The White House released a video featuring Biden talking with retail CEOs and calling on the House to pass the Ocean Shipping Reform Act of 2022, which the Senate passed at the end of March.

The measure would empower the Federal Maritime Commission to investigate late fees charged by carriers and prohibit ocean carriers and marine terminals from refusing to fill available cargo space. Biden’s broader message is that a concentration of corporate power has contributed to higher shipping costs in ways that hurt businesses and fuel inflation.

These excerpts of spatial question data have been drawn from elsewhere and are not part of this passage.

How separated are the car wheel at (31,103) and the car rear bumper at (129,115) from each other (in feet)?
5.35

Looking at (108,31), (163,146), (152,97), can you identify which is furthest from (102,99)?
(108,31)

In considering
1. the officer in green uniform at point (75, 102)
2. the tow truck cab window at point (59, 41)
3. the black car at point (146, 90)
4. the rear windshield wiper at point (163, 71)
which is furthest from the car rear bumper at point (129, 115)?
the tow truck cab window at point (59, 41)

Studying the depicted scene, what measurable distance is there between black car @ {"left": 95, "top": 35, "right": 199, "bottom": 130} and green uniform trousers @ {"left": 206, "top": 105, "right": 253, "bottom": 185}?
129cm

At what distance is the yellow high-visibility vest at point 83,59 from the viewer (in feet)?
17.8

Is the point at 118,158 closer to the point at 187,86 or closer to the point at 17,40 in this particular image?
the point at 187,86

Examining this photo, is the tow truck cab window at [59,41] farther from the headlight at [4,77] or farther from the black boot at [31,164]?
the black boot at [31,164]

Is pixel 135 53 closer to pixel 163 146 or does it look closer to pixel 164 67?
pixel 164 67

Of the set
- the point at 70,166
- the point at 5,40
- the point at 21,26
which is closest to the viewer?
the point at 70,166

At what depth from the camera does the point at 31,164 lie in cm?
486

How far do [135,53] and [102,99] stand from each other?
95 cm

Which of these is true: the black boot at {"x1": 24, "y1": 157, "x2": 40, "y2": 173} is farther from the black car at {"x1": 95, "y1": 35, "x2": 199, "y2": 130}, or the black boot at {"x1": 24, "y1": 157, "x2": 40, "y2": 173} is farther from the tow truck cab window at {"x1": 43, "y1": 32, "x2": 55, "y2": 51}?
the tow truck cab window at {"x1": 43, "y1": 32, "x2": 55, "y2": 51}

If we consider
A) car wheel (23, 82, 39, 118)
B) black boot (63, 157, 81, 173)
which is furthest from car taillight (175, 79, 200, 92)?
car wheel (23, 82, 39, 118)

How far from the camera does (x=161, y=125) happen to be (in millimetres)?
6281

The video features Biden sitting in the Oval Office, talking by speaker phone with the heads of Tractor Supply, Jo-Ann Stores and the American Farm Bureau Federation.

“There’s only nine shipping companies, nine, N-I-N-E, major ocean line shipping companies who ship from Asia to the United States,” Biden said. “These companies have raised their prices by as much as 1,000%.”

Jo-Ann Stores, a fabric and craft retailer operating in 49 states, have seen a $100 million increase in shipping costs.

“We’re not a huge company, but that $100 million increase that they passed onto us is, you know, more than our entire profit,” Jo-Ann Stores CEO Wade Miquelon told the president in the video.

The White House said that shipping cost increases will likely add a full percentage point to the increase in consumer prices over the next year, according to research by the Kansas City Federal Reserve and the European Central Bank.

Over the past decade, the nine largest ocean carriers have increased their control of the market. They now account for 80% of global container shipping by volume and control 95% of the critical East-West trade lines, the White House said.

Improving supply chains has been a major focus of the Biden administration for the past year, even as other factors — such as food and energy — are now driving inflation. The U.S. government will release on Friday its May consumer price index, which is expected to show inflation of 8.2%. That would be close to a 40-year high set earlier this year.

Biden on Friday will speak at the Port of Los Angeles, which moved last year to round-the-clock operations in order to reduce shipping bottlenecks and relieve inflationary pressures.